Short task
Take the line that contains "Within the set" and all lines after it, up to and including the last line of the data, and write them out exactly; nothing else belongs in the answer.
### Material to process ###
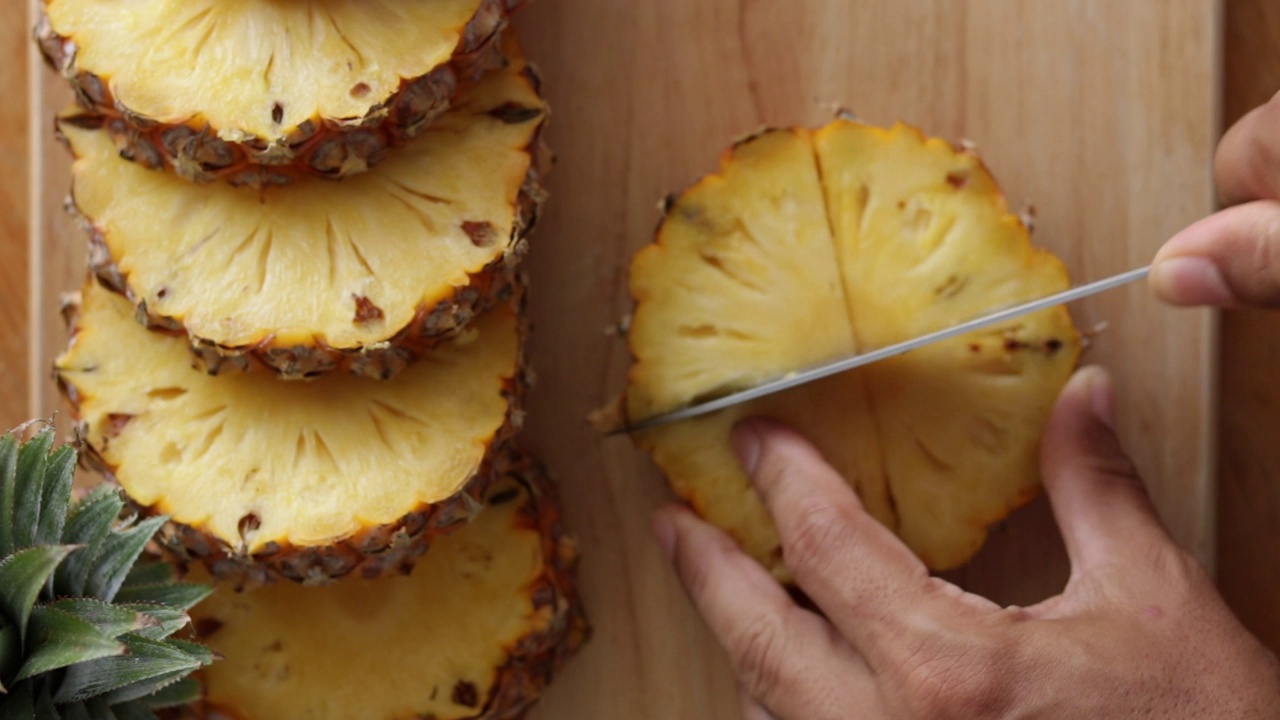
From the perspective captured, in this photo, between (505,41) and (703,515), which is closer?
(505,41)

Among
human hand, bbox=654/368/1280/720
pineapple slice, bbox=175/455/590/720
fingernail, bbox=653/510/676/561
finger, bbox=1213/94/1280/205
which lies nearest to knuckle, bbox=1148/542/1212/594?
human hand, bbox=654/368/1280/720

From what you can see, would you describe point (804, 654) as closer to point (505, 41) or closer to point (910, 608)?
point (910, 608)

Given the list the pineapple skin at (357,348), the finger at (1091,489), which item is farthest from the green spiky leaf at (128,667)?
the finger at (1091,489)

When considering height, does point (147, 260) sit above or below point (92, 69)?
below

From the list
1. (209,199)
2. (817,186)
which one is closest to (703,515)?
(817,186)

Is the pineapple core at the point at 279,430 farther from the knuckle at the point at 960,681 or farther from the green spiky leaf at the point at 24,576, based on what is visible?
the knuckle at the point at 960,681

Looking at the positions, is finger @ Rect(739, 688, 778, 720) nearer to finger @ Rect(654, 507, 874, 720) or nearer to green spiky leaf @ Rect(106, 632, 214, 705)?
finger @ Rect(654, 507, 874, 720)
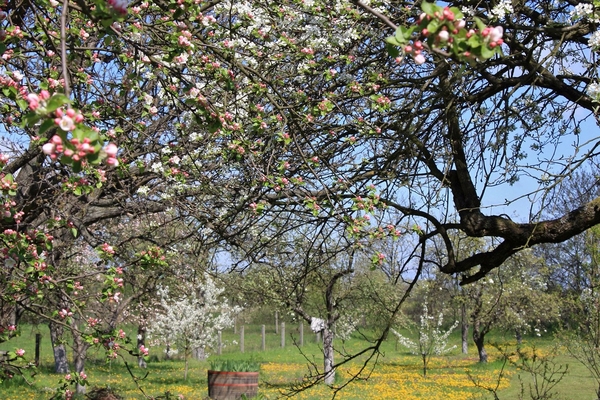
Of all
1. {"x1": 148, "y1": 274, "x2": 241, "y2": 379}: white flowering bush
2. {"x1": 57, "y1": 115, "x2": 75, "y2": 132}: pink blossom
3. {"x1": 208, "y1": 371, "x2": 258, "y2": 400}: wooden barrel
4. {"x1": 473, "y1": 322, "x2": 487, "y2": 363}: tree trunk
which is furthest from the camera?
{"x1": 473, "y1": 322, "x2": 487, "y2": 363}: tree trunk

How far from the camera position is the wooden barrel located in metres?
11.5

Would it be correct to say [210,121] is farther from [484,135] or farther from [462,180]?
[484,135]

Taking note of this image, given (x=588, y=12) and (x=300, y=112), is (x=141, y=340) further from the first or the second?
(x=588, y=12)

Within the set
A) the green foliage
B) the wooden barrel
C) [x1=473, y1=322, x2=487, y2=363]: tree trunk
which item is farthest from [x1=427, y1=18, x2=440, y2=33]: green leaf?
[x1=473, y1=322, x2=487, y2=363]: tree trunk

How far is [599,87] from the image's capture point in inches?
121

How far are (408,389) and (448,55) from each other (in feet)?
43.4

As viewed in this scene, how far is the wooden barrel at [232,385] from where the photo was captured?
453 inches

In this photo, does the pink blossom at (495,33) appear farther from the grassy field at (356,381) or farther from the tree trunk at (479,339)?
the tree trunk at (479,339)

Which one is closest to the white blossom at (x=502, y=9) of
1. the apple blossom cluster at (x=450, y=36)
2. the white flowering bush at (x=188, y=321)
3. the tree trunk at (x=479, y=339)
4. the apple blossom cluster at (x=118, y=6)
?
the apple blossom cluster at (x=450, y=36)

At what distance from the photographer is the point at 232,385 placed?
1151cm

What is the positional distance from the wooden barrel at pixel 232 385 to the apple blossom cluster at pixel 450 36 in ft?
36.2

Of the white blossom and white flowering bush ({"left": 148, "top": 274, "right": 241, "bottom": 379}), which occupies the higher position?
the white blossom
###
Exercise answer
Within the set
A) the green foliage
B) the wooden barrel
C) [x1=473, y1=322, x2=487, y2=363]: tree trunk
which item is farthest from [x1=427, y1=18, x2=440, y2=33]: green leaf?
[x1=473, y1=322, x2=487, y2=363]: tree trunk

How far is [599,87] from the image's capture point in inches?
121

How far are (408,389) and (448,55) from each other (in feet)?
43.4

As viewed in this scene, how far is the wooden barrel at [232,385] from where the photo was captured?
453 inches

In this photo, does the pink blossom at (495,33) appear farther from the grassy field at (356,381) or farther from the tree trunk at (479,339)?
the tree trunk at (479,339)

Which one is closest to the white blossom at (x=502, y=9) of
1. the apple blossom cluster at (x=450, y=36)
2. the white flowering bush at (x=188, y=321)
3. the tree trunk at (x=479, y=339)
4. the apple blossom cluster at (x=118, y=6)
?
the apple blossom cluster at (x=450, y=36)

At what distance from the photographer is the point at 232,385 placed?
1151cm

What is the positional distance from the wooden barrel at pixel 232 385 to the apple blossom cluster at pixel 450 36 in ft?
36.2

Of the white blossom and white flowering bush ({"left": 148, "top": 274, "right": 241, "bottom": 379}), which occupies the higher position?
the white blossom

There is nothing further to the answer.